A baby girl was born aboard a rescue boat in the Mediterranean Sea as Italian Coast Guard and Navy ships bring migrants by the thousands to the country’s southern ports.

In the three-day period ending Sunday, 6,771 survivors were rescued at sea north of Libya from overcrowded rubber dinghies and unseaworthy fishing boats used by Libya-based smugglers, according to a Coast Guard tally reported today.

Ten bodies were found on Sunday on boats or in the sea. Calm seas and mild temperatures brought the spike in arrivals.

The relentless flood of migrants this year is on track to surpass the 170,000 rescued at sea by Italy in 2014.

The Navy said a woman, in labour when rescued yesterday, gave birth aboard a patrol ship. Mother and daughter are fine.

Some 10 Italian vessels, four private boats and a French ship acting on behalf of the European border control agency took part in the rescue off Libya, co-ordinated by Italy, the country that receives the biggest number of Mediterranean migrants.

The private Migrant Offshore Aid Station, which runs one rescue ship in partnership with Doctors Without Borders, said on Twitter it had saved 369 migrants, mainly from Eritrea, from a single overcrowded wooden boat.
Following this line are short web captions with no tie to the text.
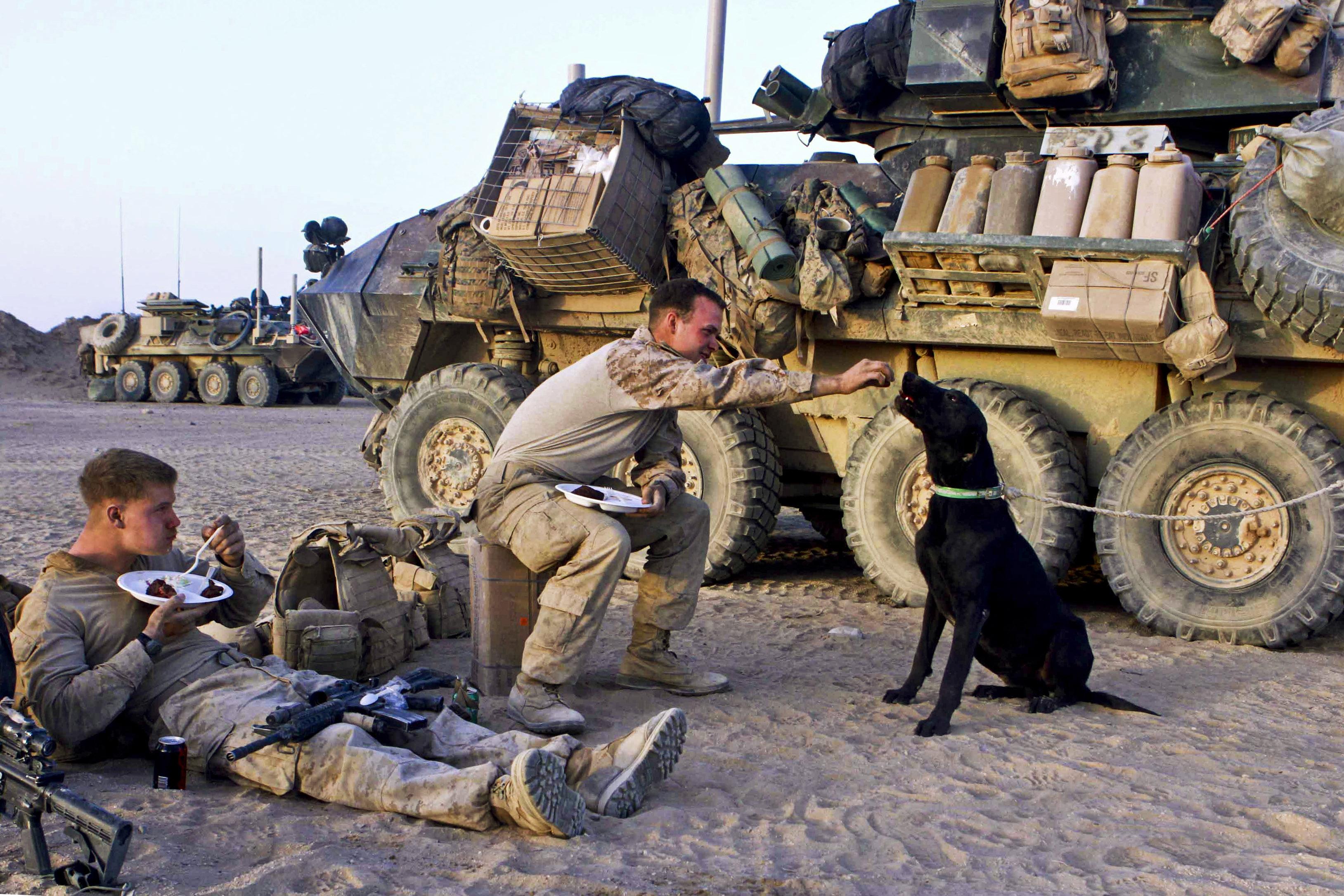 Image Result For Dog Training Camp
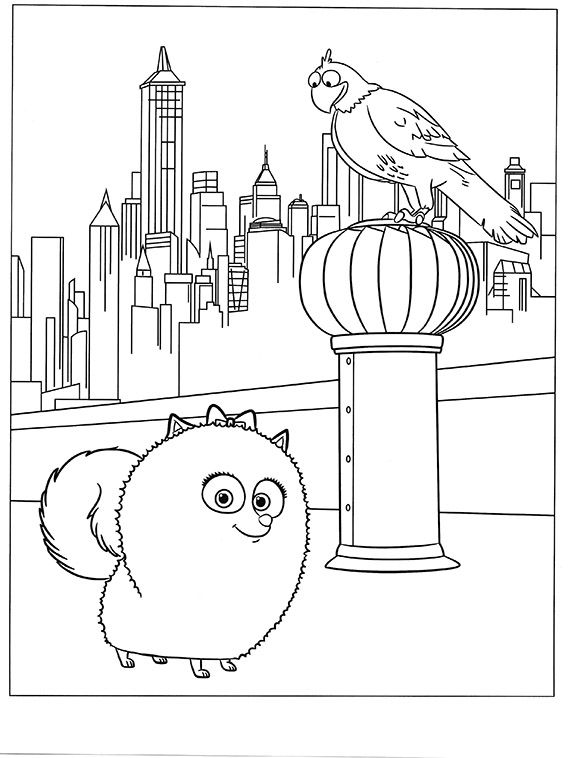 The Secret Life Of Pets Coloring Pages 40 Dibujos Faciles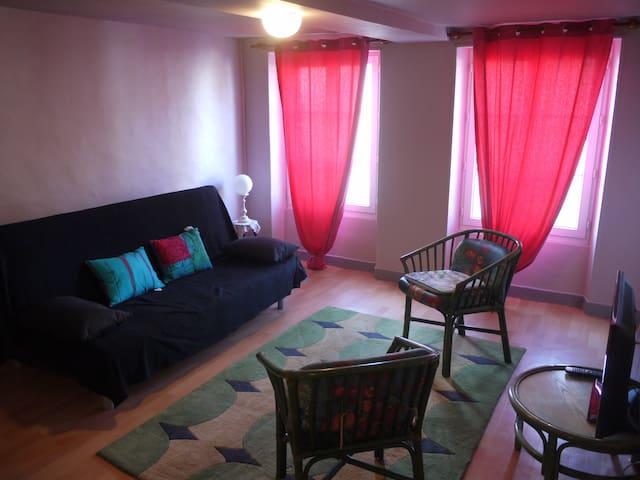 Salon avec canapé-lit et télé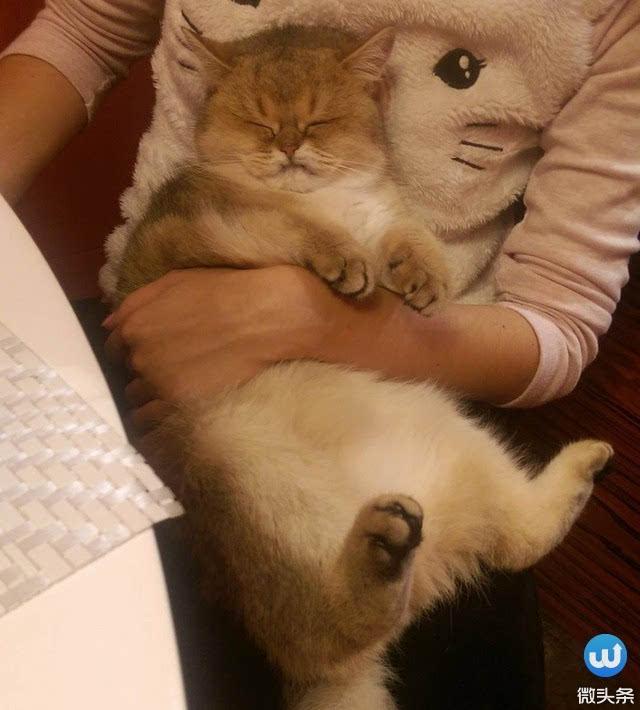 壁纸 动物 猫 猫咪 小猫 桌面 640_710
Growing lawlessness and anarchy in Libya — the last point on one of the main transit routes to Europe — is giving free hand to people smugglers who make an average of €80,000 ($90,000) from each boatload, according to an ongoing investigation by an Italian court.

Libyan state news agency Lana said authorities there detained 500 migrants in five boats off Tripoli and a further 480 migrants - from Sudan, Somalia, Eritrea and Ethiopia - were caught in a farm near the central town of Jufra, and another 170 were detained nearby.

EU leaders agreed to triple funding for the EU sea patrol mission Triton, but there is still disagreement on what to do with the people fleeing conflict and poverty in various parts of Africa and West Asia.